There is a need for further studies to explore the effect of safinamide on LID, as it is an important finding. Patients consider ON time with no or non-troublesome dyskinesia as ‘good’ ON time and it correlates with patients’ perceived duration of a good response throughout the day.49 By contrast, the MAO inhibitor rasagiline has shown to increase ON time with troublesome dyskinesia, suggesting that targeting the dopaminergic pathway alone is effective in controlling motor fluctuations but not motor complications.42 In the phase III PRESTO study, the difference between the rasagiline dose of 1.0 mg/day and placebo in the ON time with dyskinesia was in favour of placebo: 0.37 h (p=0.048).56
Summary and concluding remarks
PD is a complex condition and recent advances have elucidated the pathogenic processes underlying its symptoms. Numerous nondopaminergic neurotransmitters are involved in the control of motor symptoms and the development of motor fluctuations and dyskinesias following long-term l-dopa therapy. In particular, glutamate plays a key role in the pathophysiology of PD and represents a valuable therapeutic target.
Unlike other drugs that can improve motor function, long-term studies have shown that safinamide does not lead to an overall worsening of dyskinesia. Recent data suggest that this may be a consequence of its a unique dual mechanism of action, combining reversible MAO-B inhibition with blockage of voltage-dependent sodium channels, modulation of calcium channels and inhibition of abnormal glutamate release. The inhibition of sodium and calcium channels by safinamide is an important clinical finding and warrants further investigation. In phase III clinical studies, safinamide has been shown to significantly increase ON time with no/non-troublesome dyskinesias and decrease OFF time, as well as having beneficial effects on motor symptoms and QoL. Safinamide has been investigated in long-term (24-month) studies, and has shown a very good safety profile, as well as long-term efficacy.

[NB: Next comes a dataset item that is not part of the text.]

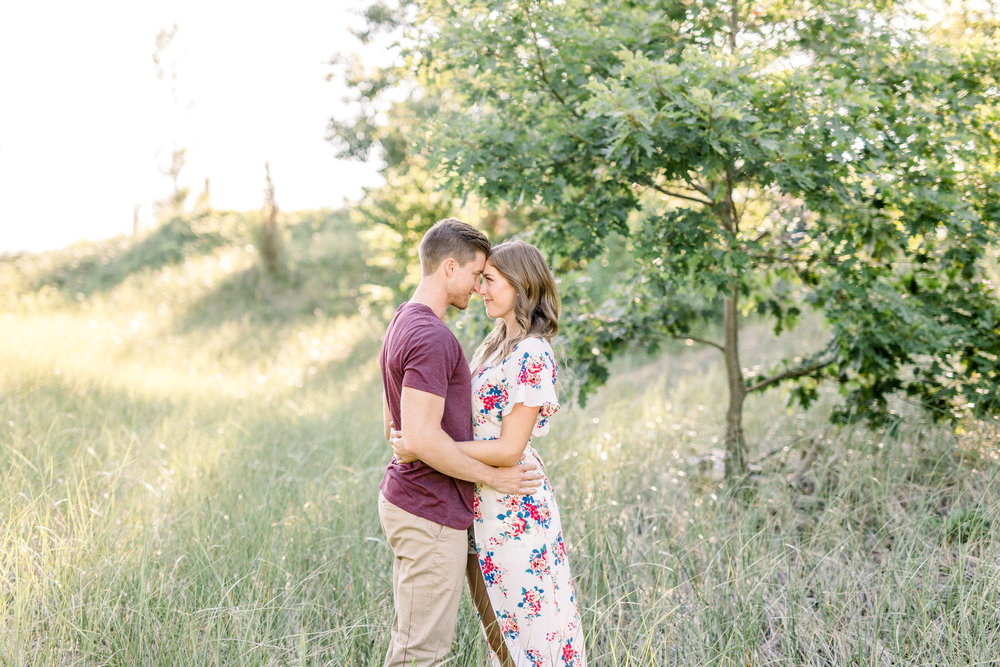 Beautiful Summer Shoreline Engagement Session on Lake Michigan | Beach Engagement | Laurenda Marie Photography | What to Wear to an Engagement Session | West Michigan Wedding Photographer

In conclusion, safinamide is a unique therapy that combines nondopaminergic and dopaminergic mechanisms of action, modulating altered dopaminergic and glutamatergic neurotransmission. There is a need for more clinical trial data to assess the effect of safinamide in dyskinesias. However, clinical trial findings to date suggest that safinamide represents an important therapeutic option for fluctuating PD patients.